*~ By Harsh Agarwal and Shauryae Bhatnagar*

Rewind to the times when we were in the eighth standard and had the compulsion to study simple interest as well as compound interest? Well, the lectures you found boring as a teenager are a secret behind the journey of every successful person and the very essence of every part of life. Let’s build upon what compounding actually is and how it runs a large number of commercial activities.

Let’s first understand what compounding is. It is a process in which interest is accredited on the principal amount as well as interest already earned on the principal in the previous calculation period. Basically, it means the interest on interest.

Sounds very technical and hard to comprehend? No worries, let’s understand through examples from daily life.

Let's take an example of habit formation, say exercise and fitness. The first question you may ask is how exercising daily is compounding and where is the interest? See friends, compounding is a concept that makes life better off, you invest something (known as the principal) that will accumulate over a period of time but you also earn something as a gain on the principal (known as interest).
Exercising daily is your investment as a principal which eventually helps you to remain fit and fine. Now talking about the interest on this principal, it is the efficiency that generates in doing the routine work. The more you invest, the more you gain. Here we have to consider the time factor also as an early start leads to more gains. You also have to be consistent with your investment (here, the exercise) to keep benefiting from the interest generated (here, the efficiency).
So the above example is a very implicit and basic example from daily life to understand compounding. Now let’s delve deeper into the investing world with some more examples.

You must have heard your parents or anyone exclaiming that they should have started investing earlier with them stating overwhelming monetary figures. This conversation implicitly points to the power and magic of compounding, which most people fail to implement, accompanied with regret later. Thus compound investing is not an exaggerated thing, but an imperative step towards a progressive life.

Let’s carry our discussion forward with some analogies.

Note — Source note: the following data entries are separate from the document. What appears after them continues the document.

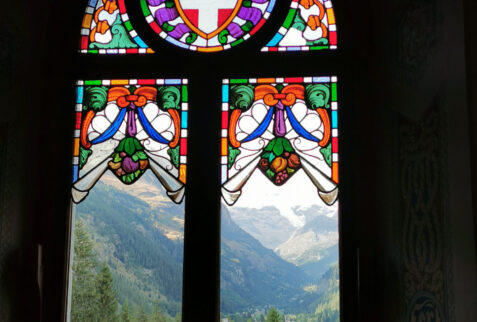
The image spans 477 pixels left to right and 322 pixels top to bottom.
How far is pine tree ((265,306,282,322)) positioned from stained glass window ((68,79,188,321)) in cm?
41

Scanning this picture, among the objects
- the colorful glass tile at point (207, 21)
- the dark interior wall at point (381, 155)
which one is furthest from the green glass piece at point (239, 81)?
the dark interior wall at point (381, 155)

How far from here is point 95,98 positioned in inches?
127

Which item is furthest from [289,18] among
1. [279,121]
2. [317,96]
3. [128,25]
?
[128,25]

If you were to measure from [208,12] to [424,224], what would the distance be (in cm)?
161

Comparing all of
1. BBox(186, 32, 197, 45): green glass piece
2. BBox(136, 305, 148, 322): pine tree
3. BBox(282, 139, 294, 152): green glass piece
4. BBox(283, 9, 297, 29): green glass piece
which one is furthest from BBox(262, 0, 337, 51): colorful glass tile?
BBox(136, 305, 148, 322): pine tree

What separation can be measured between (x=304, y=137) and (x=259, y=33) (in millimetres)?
585

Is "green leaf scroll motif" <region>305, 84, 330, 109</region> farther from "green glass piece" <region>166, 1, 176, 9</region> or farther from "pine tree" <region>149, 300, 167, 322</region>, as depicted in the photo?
"pine tree" <region>149, 300, 167, 322</region>

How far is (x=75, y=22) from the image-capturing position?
10.9 feet

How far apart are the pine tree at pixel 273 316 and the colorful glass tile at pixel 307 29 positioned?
1253 mm

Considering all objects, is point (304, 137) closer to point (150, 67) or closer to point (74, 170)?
point (150, 67)

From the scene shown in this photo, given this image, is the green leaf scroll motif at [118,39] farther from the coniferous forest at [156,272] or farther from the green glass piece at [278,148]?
the green glass piece at [278,148]

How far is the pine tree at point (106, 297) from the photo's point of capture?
2979 millimetres

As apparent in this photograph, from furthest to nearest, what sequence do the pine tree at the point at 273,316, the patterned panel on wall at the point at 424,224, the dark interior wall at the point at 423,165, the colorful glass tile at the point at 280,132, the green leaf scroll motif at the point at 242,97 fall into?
the green leaf scroll motif at the point at 242,97 < the colorful glass tile at the point at 280,132 < the pine tree at the point at 273,316 < the patterned panel on wall at the point at 424,224 < the dark interior wall at the point at 423,165

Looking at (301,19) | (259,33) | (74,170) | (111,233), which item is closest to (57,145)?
(74,170)
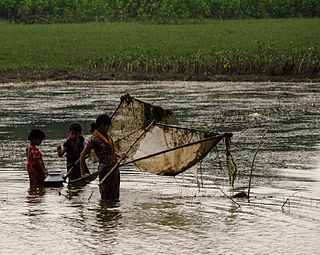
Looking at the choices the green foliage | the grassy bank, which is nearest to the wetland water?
the grassy bank

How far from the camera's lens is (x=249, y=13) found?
40156 mm

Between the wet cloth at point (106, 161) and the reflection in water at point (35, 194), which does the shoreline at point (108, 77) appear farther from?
the wet cloth at point (106, 161)

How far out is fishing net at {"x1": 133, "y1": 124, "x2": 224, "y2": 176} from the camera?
8016 millimetres

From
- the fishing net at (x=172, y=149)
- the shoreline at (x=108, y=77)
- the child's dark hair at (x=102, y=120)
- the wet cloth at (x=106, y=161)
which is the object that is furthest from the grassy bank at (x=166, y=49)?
the child's dark hair at (x=102, y=120)

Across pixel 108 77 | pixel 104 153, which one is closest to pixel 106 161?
pixel 104 153

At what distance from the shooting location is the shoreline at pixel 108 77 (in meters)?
24.1

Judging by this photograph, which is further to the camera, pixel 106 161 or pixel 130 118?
pixel 130 118

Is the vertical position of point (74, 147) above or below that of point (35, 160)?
above

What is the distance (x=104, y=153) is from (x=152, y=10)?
3394 cm

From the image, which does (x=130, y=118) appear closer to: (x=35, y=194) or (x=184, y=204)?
(x=35, y=194)

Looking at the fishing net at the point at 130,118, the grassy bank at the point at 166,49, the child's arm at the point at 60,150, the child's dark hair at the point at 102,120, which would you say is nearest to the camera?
the child's dark hair at the point at 102,120

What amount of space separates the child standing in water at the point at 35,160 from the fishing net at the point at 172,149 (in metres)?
1.17

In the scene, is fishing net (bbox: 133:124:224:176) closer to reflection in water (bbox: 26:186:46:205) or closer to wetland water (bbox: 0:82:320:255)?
wetland water (bbox: 0:82:320:255)

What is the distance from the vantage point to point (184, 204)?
27.1ft
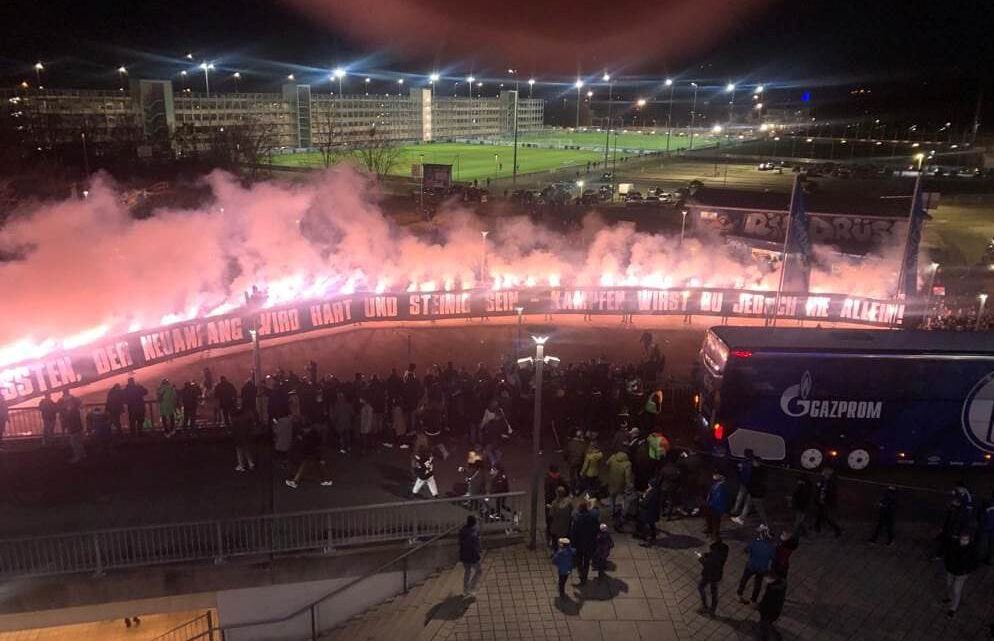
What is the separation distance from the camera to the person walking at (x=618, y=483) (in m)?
11.2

All of us must have been friends with a piggy bank, putting notes and coins in it and waiting eagerly for the time to break the piggy bank to see some wealth accumulated (though some smart buddies are able to pull out some notes from the minute opening). Here the money you put is the principal but a major drawback is that there is no interest gained. This is the same with the money locked idle in a locker at home. So the question is how compounding is achieved in the finance world? Here comes the indispensable existence of different investing avenues and the most heard one is depositing money in banks. There are other investment avenues also guided by their own intricacies and fundamentals that make the concept more intriguing. But to simplify things we will understand through a numerical.

Let’s say you deposit Rs 10,000 in a bank at the age of 25 and deposit an additional Rs 10,000 each successive year at an interest rate of 10%. After 10 years when you’re at the age of 35, your total principal amount invested would equal Rs 1,10,000 (including the initial deposit), and interest received upon that investment would equal Rs 85,311. Now, if you stop investing Rs 10,000 each year after turning 35, after 30 years when you are 65, the amount would be Rs 32,33,566. That equals a rate of return of 32 times! This is how big the rate of returns can be with compounding.

Similarly, your friend invests Rs 10,000 every year at the same interest rate of 10% but starts investing at the age of 35. He continues to invest Rs 10,000 every year till he turns 65. The total amount invested would equal Rs 3,10,000 (including the initial deposit). However, the total amount he would be having at the age of 65 would be only Rs 18,18,776. Despite investing about triple the amount that you did, your friend ended up retiring with only about half the amount that you saved! That’s how important it is to start investing right now.

The above examples clearly show that compounding has such power and magic that it can turn rags into riches. Compounding is that invisible force that guides the working of minute aspects of life. However, it’s never too late! The key element is to have patience and start with as much amount as you can. So what are you waiting for? Invest your savings today and enjoy the magic of compounding.